Deux Palestiniens tués dans le nord de Gaza malgré la trêve
Les forces israéliennes ont ouvert le feu à Beit Lahia et visé l'hôpital Kamal Adwan, blessant plusieurs personnes, alors que les violations de la trêve se poursuivent dans toute la bande de Gaza.

Les forces d'occupation israéliennes ont tué deux Palestiniens et blessé plusieurs autres personnes jeudi matin à Beit Lahia. Les attaques se sont produites dans le nord de la bande de Gaza, au milieu de tirs nourris et d'incursions militaires israéliennes. Des sources locales et médicales ont confirmé le bilan, alors que la violence s'intensifie malgré l'accord de cessez-le-feu en vigueur, censé protéger les civils dans cette région dévastée.
Parmi les victimes figurent Hisham Hani Subh et un enfant, tués par des tirs de l'armée. Trois autres Palestiniens ont été blessés près du rond-point Abbas al-Kilani et de l'école Khalifa. L'un des blessés se trouvait dans un état critique après l'avancée de chars israéliens dans la zone du projet de Beit Lahia. Les équipes médicales ont eu du mal à prodiguer des soins tandis que de violents bombardements secouaient les quartiers résidentiels autour de la mosquée Al-Ribat.

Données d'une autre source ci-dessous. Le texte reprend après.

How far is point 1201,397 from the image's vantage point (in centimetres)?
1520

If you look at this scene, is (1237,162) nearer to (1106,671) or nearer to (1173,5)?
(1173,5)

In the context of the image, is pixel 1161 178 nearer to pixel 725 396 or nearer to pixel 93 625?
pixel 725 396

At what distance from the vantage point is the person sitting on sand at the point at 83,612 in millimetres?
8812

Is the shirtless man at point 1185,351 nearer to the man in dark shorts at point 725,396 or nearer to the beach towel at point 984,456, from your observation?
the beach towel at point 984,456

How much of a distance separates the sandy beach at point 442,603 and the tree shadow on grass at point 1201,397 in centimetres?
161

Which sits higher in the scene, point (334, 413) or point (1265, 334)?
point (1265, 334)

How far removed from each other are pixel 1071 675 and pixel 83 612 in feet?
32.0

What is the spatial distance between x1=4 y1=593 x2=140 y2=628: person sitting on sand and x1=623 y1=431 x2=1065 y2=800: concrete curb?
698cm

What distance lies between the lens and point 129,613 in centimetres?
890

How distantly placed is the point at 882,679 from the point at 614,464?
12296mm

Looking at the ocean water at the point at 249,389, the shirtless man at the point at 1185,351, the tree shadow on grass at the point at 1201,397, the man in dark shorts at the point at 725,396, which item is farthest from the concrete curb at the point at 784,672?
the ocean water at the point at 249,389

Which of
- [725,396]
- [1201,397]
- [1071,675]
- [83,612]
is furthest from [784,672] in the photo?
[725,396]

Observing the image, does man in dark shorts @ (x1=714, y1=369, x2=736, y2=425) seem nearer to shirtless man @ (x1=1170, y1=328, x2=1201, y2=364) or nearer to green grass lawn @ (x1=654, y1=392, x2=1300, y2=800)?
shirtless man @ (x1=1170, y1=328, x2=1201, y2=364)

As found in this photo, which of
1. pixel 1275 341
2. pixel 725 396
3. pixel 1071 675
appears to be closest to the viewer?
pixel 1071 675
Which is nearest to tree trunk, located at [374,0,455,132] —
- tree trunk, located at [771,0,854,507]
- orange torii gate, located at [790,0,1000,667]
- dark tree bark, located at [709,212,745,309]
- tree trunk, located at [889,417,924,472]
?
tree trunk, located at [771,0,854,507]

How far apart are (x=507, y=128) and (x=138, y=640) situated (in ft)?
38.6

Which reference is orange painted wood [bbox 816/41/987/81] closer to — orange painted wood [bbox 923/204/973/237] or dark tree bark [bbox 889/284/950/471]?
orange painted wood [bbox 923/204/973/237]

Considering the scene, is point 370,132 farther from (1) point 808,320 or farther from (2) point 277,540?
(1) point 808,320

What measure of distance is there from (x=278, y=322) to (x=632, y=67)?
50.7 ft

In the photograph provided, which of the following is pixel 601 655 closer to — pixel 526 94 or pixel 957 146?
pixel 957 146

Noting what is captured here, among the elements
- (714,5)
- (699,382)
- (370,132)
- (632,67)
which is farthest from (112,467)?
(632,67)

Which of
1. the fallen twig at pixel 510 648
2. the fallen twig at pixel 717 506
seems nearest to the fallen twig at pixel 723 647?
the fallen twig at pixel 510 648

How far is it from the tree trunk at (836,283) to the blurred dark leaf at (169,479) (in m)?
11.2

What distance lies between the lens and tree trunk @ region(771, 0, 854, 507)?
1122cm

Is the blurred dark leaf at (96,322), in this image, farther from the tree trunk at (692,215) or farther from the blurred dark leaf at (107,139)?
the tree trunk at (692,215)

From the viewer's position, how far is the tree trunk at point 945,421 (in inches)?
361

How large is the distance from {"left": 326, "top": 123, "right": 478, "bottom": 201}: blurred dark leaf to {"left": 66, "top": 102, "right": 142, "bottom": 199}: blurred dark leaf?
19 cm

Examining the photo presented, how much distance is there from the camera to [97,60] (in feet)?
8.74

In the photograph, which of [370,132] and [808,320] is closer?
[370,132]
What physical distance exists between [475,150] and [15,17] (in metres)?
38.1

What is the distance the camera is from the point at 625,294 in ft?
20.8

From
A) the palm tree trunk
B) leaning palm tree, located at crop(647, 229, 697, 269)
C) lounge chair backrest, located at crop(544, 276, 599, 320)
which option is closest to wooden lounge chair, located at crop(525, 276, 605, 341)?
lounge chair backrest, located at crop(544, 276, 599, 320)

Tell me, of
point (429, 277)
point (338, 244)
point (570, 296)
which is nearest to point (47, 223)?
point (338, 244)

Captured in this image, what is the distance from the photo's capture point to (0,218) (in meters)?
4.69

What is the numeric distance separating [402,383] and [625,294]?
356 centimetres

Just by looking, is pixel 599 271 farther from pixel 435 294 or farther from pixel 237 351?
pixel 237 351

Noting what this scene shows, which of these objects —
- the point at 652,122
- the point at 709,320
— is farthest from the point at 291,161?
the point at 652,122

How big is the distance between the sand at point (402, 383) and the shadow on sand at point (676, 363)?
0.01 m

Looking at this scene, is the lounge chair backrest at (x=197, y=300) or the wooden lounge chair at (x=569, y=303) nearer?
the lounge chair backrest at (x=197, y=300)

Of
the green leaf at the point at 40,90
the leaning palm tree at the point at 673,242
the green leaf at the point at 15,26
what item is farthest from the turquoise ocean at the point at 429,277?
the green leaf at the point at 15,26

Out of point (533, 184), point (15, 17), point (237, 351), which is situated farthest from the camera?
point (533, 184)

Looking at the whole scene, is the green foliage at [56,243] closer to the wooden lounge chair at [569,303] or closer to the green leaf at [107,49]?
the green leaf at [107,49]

Des véhicules militaires israéliens ont également dirigé des tirs nourris vers l'hôpital Kamal Adwan, dans le nord de Gaza. Cette attaque directe a contraint les équipes médicales à commencer immédiatement l'évacuation de l'établissement. Des habitants ont fait état d'incursions terrestres limitées en direction de l'hôpital, tandis que des chars ouvraient le feu au sud de Khan Younis. Un autre Palestinien a été blessé dans un camp de déplacés à l'est de Hamad City, au nord-ouest de Khan Younis.
Ces incidents portent à au moins dix le nombre de nouvelles violations du cessez-le-feu depuis l'aube de jeudi. Ces manquements comprennent des bombardements d'artillerie et des incursions militaires répétées qui aggravent la souffrance humanitaire. Des centaines de milliers de déplacés continuent d'endurer des conditions extrêmement difficiles après un siège prolongé. La poursuite des violences suscite de vives inquiétudes quant à la sécurité des structures médicales encore en activité dans des circonstances extrêmement dangereuses.